Given request: Lay out the lines from the start of the items through the line containing "[243,408], [463,421], [613,384], [226,164]" as a Markdown table with the columns No. and Text, numbering each row and skipping blank lines. Leave the pictures out.

Listed entries:
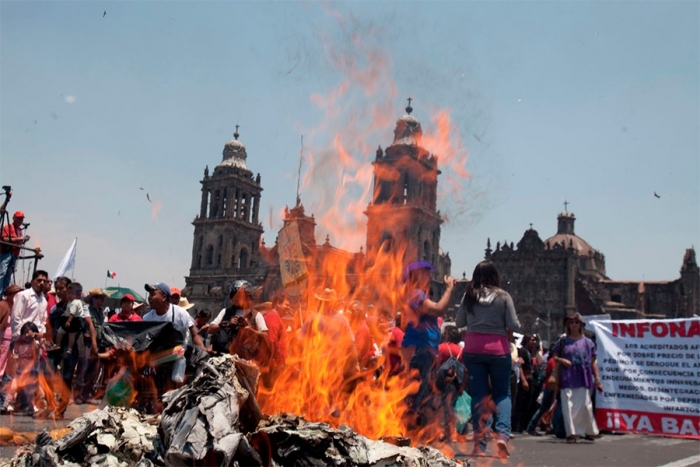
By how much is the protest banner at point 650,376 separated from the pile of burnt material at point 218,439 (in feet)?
22.4

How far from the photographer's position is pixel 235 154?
72312 millimetres

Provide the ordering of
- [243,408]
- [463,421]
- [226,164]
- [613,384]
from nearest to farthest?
[243,408], [463,421], [613,384], [226,164]

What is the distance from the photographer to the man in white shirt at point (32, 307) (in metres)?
8.82

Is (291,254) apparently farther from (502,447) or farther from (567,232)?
(567,232)

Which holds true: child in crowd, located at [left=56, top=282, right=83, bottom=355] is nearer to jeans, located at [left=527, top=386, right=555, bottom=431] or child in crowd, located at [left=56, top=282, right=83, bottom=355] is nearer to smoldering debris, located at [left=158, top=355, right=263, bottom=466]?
smoldering debris, located at [left=158, top=355, right=263, bottom=466]

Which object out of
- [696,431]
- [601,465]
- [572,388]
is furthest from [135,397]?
[696,431]

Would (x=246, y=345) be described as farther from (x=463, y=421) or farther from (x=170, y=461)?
(x=463, y=421)

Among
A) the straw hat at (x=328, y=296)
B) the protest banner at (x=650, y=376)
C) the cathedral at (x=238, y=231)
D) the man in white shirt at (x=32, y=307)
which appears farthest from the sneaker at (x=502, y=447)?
the cathedral at (x=238, y=231)

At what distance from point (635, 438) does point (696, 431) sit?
89 centimetres

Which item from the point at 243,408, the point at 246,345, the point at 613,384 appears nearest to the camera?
the point at 243,408

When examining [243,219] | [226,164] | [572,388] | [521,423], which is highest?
[226,164]

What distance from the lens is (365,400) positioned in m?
5.94

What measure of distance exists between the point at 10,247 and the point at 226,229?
59373 mm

Written response:
| No. | Text |
|---|---|
| 1 | By how much is the protest banner at point 650,376 separated from the pile of burnt material at point 218,439 (in feet)? |
| 2 | 22.4 |
| 3 | How far from the photographer's position is pixel 235 154? |
| 4 | 72312 millimetres |
| 5 | Provide the ordering of |
| 6 | - [243,408] |
| 7 | - [463,421] |
| 8 | - [226,164] |
| 9 | - [613,384] |
| 10 | from nearest to farthest? |
| 11 | [243,408], [463,421], [613,384], [226,164] |